Nothing is too preciously displayed (read: there is merchandise piled everywhere) behind the old-style storefront's two large walk-in window displays, as Smith operates exclusively on street-cred and word of mouth. In the early days, Detroit Threads was the kind of place that you agonized over whether you should tell your friends about or not — a secret destination among local electro-heads on the hunt for rare records where you could see the likes of Theo Parrish and Omar S. bin digging or selling off drool-worthy chunks of their personal collections. Now, and for several years running, Detroit Threads is widely known among Detroiters and international visitors alike as a must-hit landmark during Movement festival weekend and Record Store Day, where Smith often hosts special guest DJ's (including members of Underground Resistance and Detroit Techno Militia), features special local releases, and fills the shelves with thousands of techno-oriented titles, including new and used LPs, EPs, and 10-, 12-, and 7-inches.

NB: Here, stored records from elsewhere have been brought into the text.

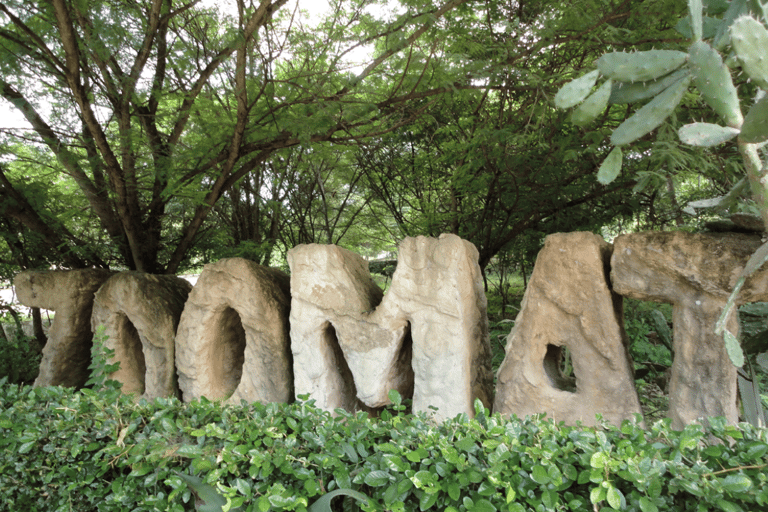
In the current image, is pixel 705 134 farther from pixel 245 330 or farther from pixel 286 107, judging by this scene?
pixel 286 107

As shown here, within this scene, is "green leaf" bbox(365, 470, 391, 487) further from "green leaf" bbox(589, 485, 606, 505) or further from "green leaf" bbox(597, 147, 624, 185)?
"green leaf" bbox(597, 147, 624, 185)

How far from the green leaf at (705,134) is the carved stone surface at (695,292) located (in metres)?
0.94

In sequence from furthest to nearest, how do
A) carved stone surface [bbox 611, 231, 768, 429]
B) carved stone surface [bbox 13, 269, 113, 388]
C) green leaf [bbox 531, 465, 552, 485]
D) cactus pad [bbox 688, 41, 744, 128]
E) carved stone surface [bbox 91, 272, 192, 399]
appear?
carved stone surface [bbox 13, 269, 113, 388], carved stone surface [bbox 91, 272, 192, 399], carved stone surface [bbox 611, 231, 768, 429], green leaf [bbox 531, 465, 552, 485], cactus pad [bbox 688, 41, 744, 128]

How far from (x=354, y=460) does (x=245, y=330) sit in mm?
1824

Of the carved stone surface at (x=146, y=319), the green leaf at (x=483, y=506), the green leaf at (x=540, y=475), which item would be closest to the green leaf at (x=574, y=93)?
the green leaf at (x=540, y=475)

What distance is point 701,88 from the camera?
142cm

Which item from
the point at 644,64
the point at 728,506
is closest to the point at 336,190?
the point at 644,64

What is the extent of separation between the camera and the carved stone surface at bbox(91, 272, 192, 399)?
345cm

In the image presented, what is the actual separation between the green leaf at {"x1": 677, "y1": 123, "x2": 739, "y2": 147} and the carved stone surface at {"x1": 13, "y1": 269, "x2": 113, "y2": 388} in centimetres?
451

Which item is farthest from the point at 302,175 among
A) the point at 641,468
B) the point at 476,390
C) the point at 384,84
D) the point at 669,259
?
the point at 641,468

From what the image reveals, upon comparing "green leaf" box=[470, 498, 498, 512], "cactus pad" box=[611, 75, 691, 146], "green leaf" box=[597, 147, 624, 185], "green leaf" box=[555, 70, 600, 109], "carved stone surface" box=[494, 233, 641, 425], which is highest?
"green leaf" box=[555, 70, 600, 109]

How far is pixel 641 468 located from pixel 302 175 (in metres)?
6.35

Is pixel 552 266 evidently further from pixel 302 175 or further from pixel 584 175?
pixel 302 175

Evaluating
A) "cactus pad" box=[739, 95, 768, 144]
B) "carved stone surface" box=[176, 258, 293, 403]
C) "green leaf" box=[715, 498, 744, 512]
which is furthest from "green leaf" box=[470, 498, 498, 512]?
"carved stone surface" box=[176, 258, 293, 403]
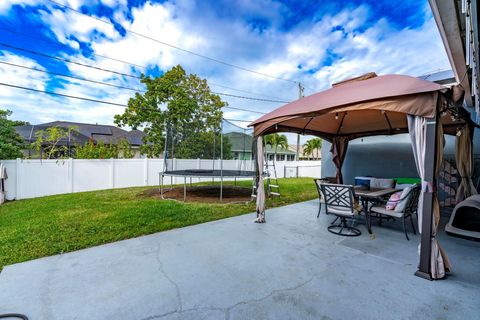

Upon walking into the store, the throbbing beat of house music hits your ears before you have a chance to take in the wood paneled walls, industrial carpeting, fluorescent lighting, and large center counter space. The outer walls and surrounding spaces are lined with Detroit and Hamtramck graphic tees ranging in sizes from infant to adult, emblazoned with phrases like "Motor City," "Detroit Techno," and "Paczki Power," as well as logo tees from Underground Resistance, WABX, Planet E, and other local names. Alternating with the new apparel is a vibrant selection of true vintage threads, including 1950s knits and Hawaiian shirts, '60's mod sets, splashy '70's polyester patterns, studded punk cuffs, and grungy Pendleton plaids. All the gear is priced around $15, even the impressive, albeit dusty selection of hats and shoes. Stacks of vintage magazines dot the space in small stacks and include old issues of Life, Jet, and Melody Maker. All around you, merchandise fills display cases, hanging fixtures, and T-bars, in a lay-out reminiscent of an early '80s pawn shop, but instead of Rolex watches and flat-screen TV's there's Drexciya's The Quest and releases from Cryovac and Docile. The highlight and raison d'etre really is the vast record selection, divided into used and new, and genres and sub-genre's that include ghetto tech, booty, jazz, blues, disco, funk, hop-hop, gospel, new wave, industrial, downtempo, dubstep, electro, experimental, label specific sections like FXHE and Sound Signature, and of course, Detroit music.